Artesia voters will have a chance to ponder an increase in the city’s business tax for businesses making over $150,000 in gross receipts this November.
The City Council voted 4-0 in a special meeting June 23 to place the measure on the ballot, which City Manager Maria Dadian said would help the city fund essential services such as public safety, public works and parks and recreation. The unanimous declaration of a last month by the Council due to dwindling revenue and the end of redevelopment agencies made it likely for the city to find ways to shore up its budget.

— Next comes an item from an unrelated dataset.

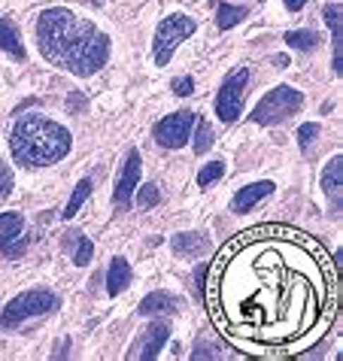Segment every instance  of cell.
<instances>
[{"mask_svg":"<svg viewBox=\"0 0 343 361\" xmlns=\"http://www.w3.org/2000/svg\"><path fill=\"white\" fill-rule=\"evenodd\" d=\"M322 16H325V25L331 31V39H335V73L340 76L343 73V13L337 4H328L325 9H322Z\"/></svg>","mask_w":343,"mask_h":361,"instance_id":"obj_13","label":"cell"},{"mask_svg":"<svg viewBox=\"0 0 343 361\" xmlns=\"http://www.w3.org/2000/svg\"><path fill=\"white\" fill-rule=\"evenodd\" d=\"M170 340V325L167 322H152L146 325V331H140L137 343L134 349L128 353L131 361H152L161 355V349H164V343Z\"/></svg>","mask_w":343,"mask_h":361,"instance_id":"obj_9","label":"cell"},{"mask_svg":"<svg viewBox=\"0 0 343 361\" xmlns=\"http://www.w3.org/2000/svg\"><path fill=\"white\" fill-rule=\"evenodd\" d=\"M131 283V264L125 262V258H113L109 262V270H107V295H119V292H125Z\"/></svg>","mask_w":343,"mask_h":361,"instance_id":"obj_16","label":"cell"},{"mask_svg":"<svg viewBox=\"0 0 343 361\" xmlns=\"http://www.w3.org/2000/svg\"><path fill=\"white\" fill-rule=\"evenodd\" d=\"M0 52L13 55L16 61H25L28 52H25V43L18 37V27L13 25V18H0Z\"/></svg>","mask_w":343,"mask_h":361,"instance_id":"obj_15","label":"cell"},{"mask_svg":"<svg viewBox=\"0 0 343 361\" xmlns=\"http://www.w3.org/2000/svg\"><path fill=\"white\" fill-rule=\"evenodd\" d=\"M52 310H58V298L49 292V288H31V292L16 295L4 307V313H0V328L13 331L18 325H25L28 319L46 316V313H52Z\"/></svg>","mask_w":343,"mask_h":361,"instance_id":"obj_4","label":"cell"},{"mask_svg":"<svg viewBox=\"0 0 343 361\" xmlns=\"http://www.w3.org/2000/svg\"><path fill=\"white\" fill-rule=\"evenodd\" d=\"M158 200H161V195H158V185L155 183H146V185L137 188V204L140 207H155Z\"/></svg>","mask_w":343,"mask_h":361,"instance_id":"obj_25","label":"cell"},{"mask_svg":"<svg viewBox=\"0 0 343 361\" xmlns=\"http://www.w3.org/2000/svg\"><path fill=\"white\" fill-rule=\"evenodd\" d=\"M322 192L328 195V200L335 207L343 200V158L340 155L331 158L325 164V170H322Z\"/></svg>","mask_w":343,"mask_h":361,"instance_id":"obj_12","label":"cell"},{"mask_svg":"<svg viewBox=\"0 0 343 361\" xmlns=\"http://www.w3.org/2000/svg\"><path fill=\"white\" fill-rule=\"evenodd\" d=\"M73 237H76V243H73V264L76 267H88V264H92V255H95V243L85 234H79V231H73Z\"/></svg>","mask_w":343,"mask_h":361,"instance_id":"obj_22","label":"cell"},{"mask_svg":"<svg viewBox=\"0 0 343 361\" xmlns=\"http://www.w3.org/2000/svg\"><path fill=\"white\" fill-rule=\"evenodd\" d=\"M319 137V122H304L298 128V146H301V152H310V146H313V140Z\"/></svg>","mask_w":343,"mask_h":361,"instance_id":"obj_24","label":"cell"},{"mask_svg":"<svg viewBox=\"0 0 343 361\" xmlns=\"http://www.w3.org/2000/svg\"><path fill=\"white\" fill-rule=\"evenodd\" d=\"M37 43L49 64L73 76H95L109 61V37L95 22L52 6L37 18Z\"/></svg>","mask_w":343,"mask_h":361,"instance_id":"obj_1","label":"cell"},{"mask_svg":"<svg viewBox=\"0 0 343 361\" xmlns=\"http://www.w3.org/2000/svg\"><path fill=\"white\" fill-rule=\"evenodd\" d=\"M282 39H286L289 49H298V52H313V49H319V43H322V34L310 31V27H301V31H289Z\"/></svg>","mask_w":343,"mask_h":361,"instance_id":"obj_17","label":"cell"},{"mask_svg":"<svg viewBox=\"0 0 343 361\" xmlns=\"http://www.w3.org/2000/svg\"><path fill=\"white\" fill-rule=\"evenodd\" d=\"M301 106H304V94H301L298 88H291V85H277V88H270V92L258 100V106L252 109L249 122L265 125V128L282 125L286 118L295 116Z\"/></svg>","mask_w":343,"mask_h":361,"instance_id":"obj_3","label":"cell"},{"mask_svg":"<svg viewBox=\"0 0 343 361\" xmlns=\"http://www.w3.org/2000/svg\"><path fill=\"white\" fill-rule=\"evenodd\" d=\"M191 355H195L198 361H200V358H219L222 349H210L207 343H200V346H195V353H191Z\"/></svg>","mask_w":343,"mask_h":361,"instance_id":"obj_29","label":"cell"},{"mask_svg":"<svg viewBox=\"0 0 343 361\" xmlns=\"http://www.w3.org/2000/svg\"><path fill=\"white\" fill-rule=\"evenodd\" d=\"M73 149V137L64 125L49 116H22L9 131V152L22 167H49L58 164Z\"/></svg>","mask_w":343,"mask_h":361,"instance_id":"obj_2","label":"cell"},{"mask_svg":"<svg viewBox=\"0 0 343 361\" xmlns=\"http://www.w3.org/2000/svg\"><path fill=\"white\" fill-rule=\"evenodd\" d=\"M88 195H92V179H79V185L73 188V195H70V200H67V207H64V213H61V219H73L76 213H79V207L88 200Z\"/></svg>","mask_w":343,"mask_h":361,"instance_id":"obj_21","label":"cell"},{"mask_svg":"<svg viewBox=\"0 0 343 361\" xmlns=\"http://www.w3.org/2000/svg\"><path fill=\"white\" fill-rule=\"evenodd\" d=\"M191 128H195V113H188V109L170 113L155 125V143L164 149H179L188 143Z\"/></svg>","mask_w":343,"mask_h":361,"instance_id":"obj_7","label":"cell"},{"mask_svg":"<svg viewBox=\"0 0 343 361\" xmlns=\"http://www.w3.org/2000/svg\"><path fill=\"white\" fill-rule=\"evenodd\" d=\"M170 249H174L179 258H195V255L210 252V237L204 231H183V234L170 237Z\"/></svg>","mask_w":343,"mask_h":361,"instance_id":"obj_11","label":"cell"},{"mask_svg":"<svg viewBox=\"0 0 343 361\" xmlns=\"http://www.w3.org/2000/svg\"><path fill=\"white\" fill-rule=\"evenodd\" d=\"M191 131H195V140H191V149H195V155L210 152V146H213V137H216V134H213V125H210L204 116H198Z\"/></svg>","mask_w":343,"mask_h":361,"instance_id":"obj_20","label":"cell"},{"mask_svg":"<svg viewBox=\"0 0 343 361\" xmlns=\"http://www.w3.org/2000/svg\"><path fill=\"white\" fill-rule=\"evenodd\" d=\"M18 234H25V219L18 213H0V249L13 243Z\"/></svg>","mask_w":343,"mask_h":361,"instance_id":"obj_19","label":"cell"},{"mask_svg":"<svg viewBox=\"0 0 343 361\" xmlns=\"http://www.w3.org/2000/svg\"><path fill=\"white\" fill-rule=\"evenodd\" d=\"M222 173H225V161H210V164L200 167V173H198V185H200V188L213 185L216 179H222Z\"/></svg>","mask_w":343,"mask_h":361,"instance_id":"obj_23","label":"cell"},{"mask_svg":"<svg viewBox=\"0 0 343 361\" xmlns=\"http://www.w3.org/2000/svg\"><path fill=\"white\" fill-rule=\"evenodd\" d=\"M191 92H195V79H191V76H179L174 82V94L176 97H188Z\"/></svg>","mask_w":343,"mask_h":361,"instance_id":"obj_28","label":"cell"},{"mask_svg":"<svg viewBox=\"0 0 343 361\" xmlns=\"http://www.w3.org/2000/svg\"><path fill=\"white\" fill-rule=\"evenodd\" d=\"M9 195H13V170L0 161V197H9Z\"/></svg>","mask_w":343,"mask_h":361,"instance_id":"obj_27","label":"cell"},{"mask_svg":"<svg viewBox=\"0 0 343 361\" xmlns=\"http://www.w3.org/2000/svg\"><path fill=\"white\" fill-rule=\"evenodd\" d=\"M195 27H198V22H195V18H191V16H183V13L167 16L164 22L158 25L155 39H152V49H155V64H158V67L170 64V58H174L176 46L183 43V39H188L191 34H195Z\"/></svg>","mask_w":343,"mask_h":361,"instance_id":"obj_5","label":"cell"},{"mask_svg":"<svg viewBox=\"0 0 343 361\" xmlns=\"http://www.w3.org/2000/svg\"><path fill=\"white\" fill-rule=\"evenodd\" d=\"M183 310V300L174 298L170 292H152L140 300V316H167Z\"/></svg>","mask_w":343,"mask_h":361,"instance_id":"obj_14","label":"cell"},{"mask_svg":"<svg viewBox=\"0 0 343 361\" xmlns=\"http://www.w3.org/2000/svg\"><path fill=\"white\" fill-rule=\"evenodd\" d=\"M140 173H143V161H140V152L131 149L128 158H125V167L116 179V192H113V204L116 209H128L131 200H134V192L140 185Z\"/></svg>","mask_w":343,"mask_h":361,"instance_id":"obj_8","label":"cell"},{"mask_svg":"<svg viewBox=\"0 0 343 361\" xmlns=\"http://www.w3.org/2000/svg\"><path fill=\"white\" fill-rule=\"evenodd\" d=\"M304 4H307V0H286V9H289V13H301Z\"/></svg>","mask_w":343,"mask_h":361,"instance_id":"obj_30","label":"cell"},{"mask_svg":"<svg viewBox=\"0 0 343 361\" xmlns=\"http://www.w3.org/2000/svg\"><path fill=\"white\" fill-rule=\"evenodd\" d=\"M246 6H234V4H219L216 6V25L219 31H231L234 25H240L246 18Z\"/></svg>","mask_w":343,"mask_h":361,"instance_id":"obj_18","label":"cell"},{"mask_svg":"<svg viewBox=\"0 0 343 361\" xmlns=\"http://www.w3.org/2000/svg\"><path fill=\"white\" fill-rule=\"evenodd\" d=\"M28 243H31V237H28V231H25V234H18L13 243H6L4 249H0V252H4L6 258H18V255H22L25 249H28Z\"/></svg>","mask_w":343,"mask_h":361,"instance_id":"obj_26","label":"cell"},{"mask_svg":"<svg viewBox=\"0 0 343 361\" xmlns=\"http://www.w3.org/2000/svg\"><path fill=\"white\" fill-rule=\"evenodd\" d=\"M249 85V67L240 64L225 76V82L219 85L216 94V116L222 125H234L240 113H243V92Z\"/></svg>","mask_w":343,"mask_h":361,"instance_id":"obj_6","label":"cell"},{"mask_svg":"<svg viewBox=\"0 0 343 361\" xmlns=\"http://www.w3.org/2000/svg\"><path fill=\"white\" fill-rule=\"evenodd\" d=\"M277 192V185L270 183V179H261V183H252V185H243L240 192L231 197V213H237V216H243L249 213L252 207H258L265 197H270Z\"/></svg>","mask_w":343,"mask_h":361,"instance_id":"obj_10","label":"cell"}]
</instances>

“The City staff has been evaluating ways in enhancing revenue and increase local control over the city’s funding,” she wrote in a statement read by City Attorney Kevin Ennis. “The business license ordinance was identified as an existing locally controlled revenue source that has not been updated for more than 20 years.”
The statement also read that no increase for small businesses is in the works, but that larger businesses “pay their fair share.” Businesses affected by the tax increase could see their license fees go as high as 65 percent.
Before considering the placement of the business tax increase on the ballot, the City set up an ad hoc committee and consulted with residents and businesses.
The proposed concerned businessmen like Manu Patel because of potential auditing by the city to ensure that these businesses “pay their fair share.”
“Every time you audit, people are scared like if the Internal Revenue Service orders an audit,” he told the Council before the vote.
Mayor Pro Tem Sally Flowers assured Patel that it wouldn’t change its auditing policies and it is not targeting the tax increase on small businesses.
“We’re not touching the small businesses to the detriment of the City,” she told Patel. “In other words, we’re losing out on any business that makes less than $150,000. That’s a huge chunk of money and we’re trying to protect the small businesses so they can flourish and hopefully become one of the bigger businesses.”
If enacted by Artesia voters, this tax revenue cannot be seized by the State.